Scientific classification
- Kingdom: Plantae
- Clade: Tracheophytes
- Clade: Angiosperms
- Clade: Eudicots
- Clade: Asterids
- Order: Ericales
- Family: Ebenaceae
- Genus: Diospyros
- Species: D. seychellarum
- Binomial name: Diospyros seychellarum Hiern
- Synonyms: Ebenus seychellarum (Hiern) Kuntze; Maba seychellarum Hiern; Diospyros boivinana; (Baill.) G.E.Schatz & Lowry

= Diospyros seychellarum =

- Genus: Diospyros
- Species: seychellarum
- Authority: Hiern
- Conservation status: VU
- Synonyms: Ebenus seychellarum (Hiern) Kuntze, Maba seychellarum Hiern, Diospyros boivinana

Species of tree

Diospyros seychellarum, locally known as bwa sagay, is a rare endemic plant from the Seychelles. It occurs on the islands of Mahé, Praslin, Silhouette and Felicite. It is locally known as bwa sagay.

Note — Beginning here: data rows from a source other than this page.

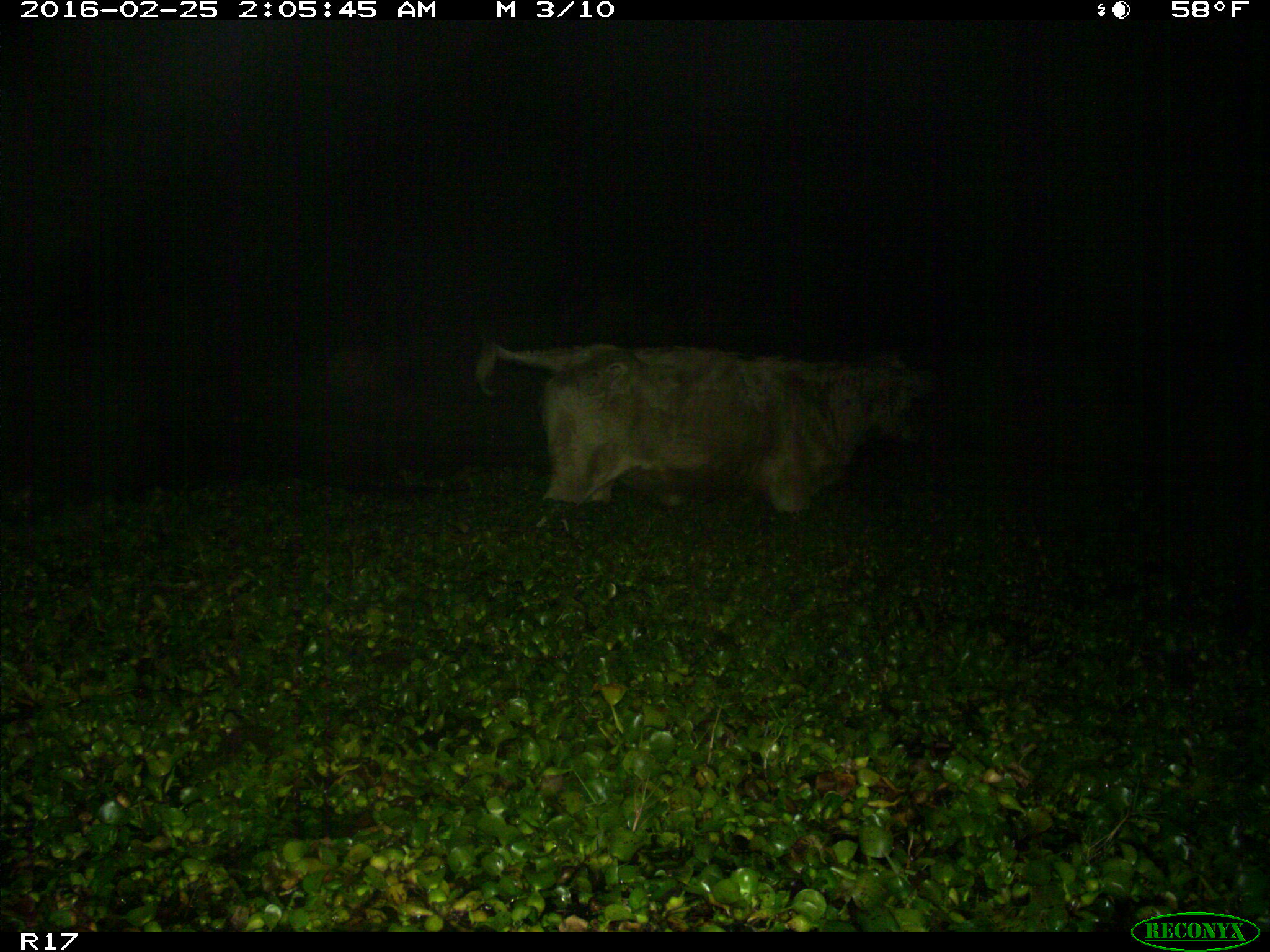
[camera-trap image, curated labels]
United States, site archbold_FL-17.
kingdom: Animalia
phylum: Chordata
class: Mammalia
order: Artiodactyla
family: Bovidae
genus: Bos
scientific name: Bos taurus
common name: domestic cow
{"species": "Bos taurus (domestic cow)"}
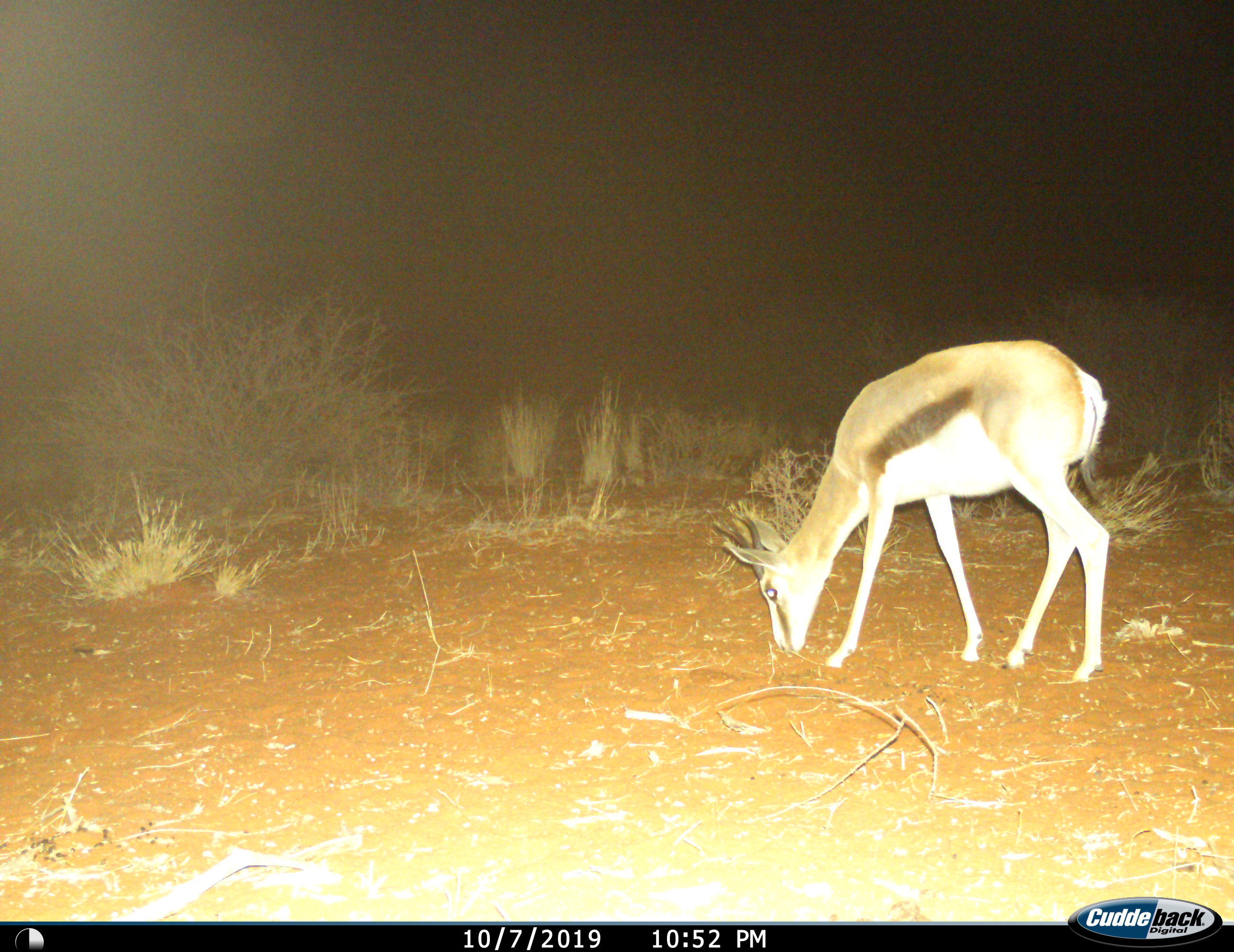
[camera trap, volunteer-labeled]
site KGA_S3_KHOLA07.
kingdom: Animalia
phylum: Chordata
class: Mammalia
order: Artiodactyla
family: Bovidae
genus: Antidorcas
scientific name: Antidorcas marsupialis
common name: springbok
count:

==Description and Habitat==
The habitat for this small forest tree or shrub is in well-drained situations or in more open rocky areas, often on granite based soils. Diospyros seychellarum is particularly associated with native palm and pandan scrub habitats. It can grow up to 10 meters tall. In most of its habitats it has a stable population, but in some populations, it can be threatened.

==Conservation==
Diospyros seychellarum faces threats from invasive weeds such as cinnamon and jackfruit. As well as disturbance from logging and land clearing for agriculture. Certain populations are conserved in Seychelles National Parks. It is an IUCN Red List vulnerable species.

==Uses==

A study on the cytotoxicity of Diospyros seychellarum found that the extract of D. seychellarum can induce apoptosis. It made a point that this should be studied further. It has been used by healers in the Seychelles as a tonic. The plant is harvested in the wild and used as medicine and fuel. The leaves have been used to correct blood pressure and making baths. The wood has been harvested and used in cinnamon oil distilleries.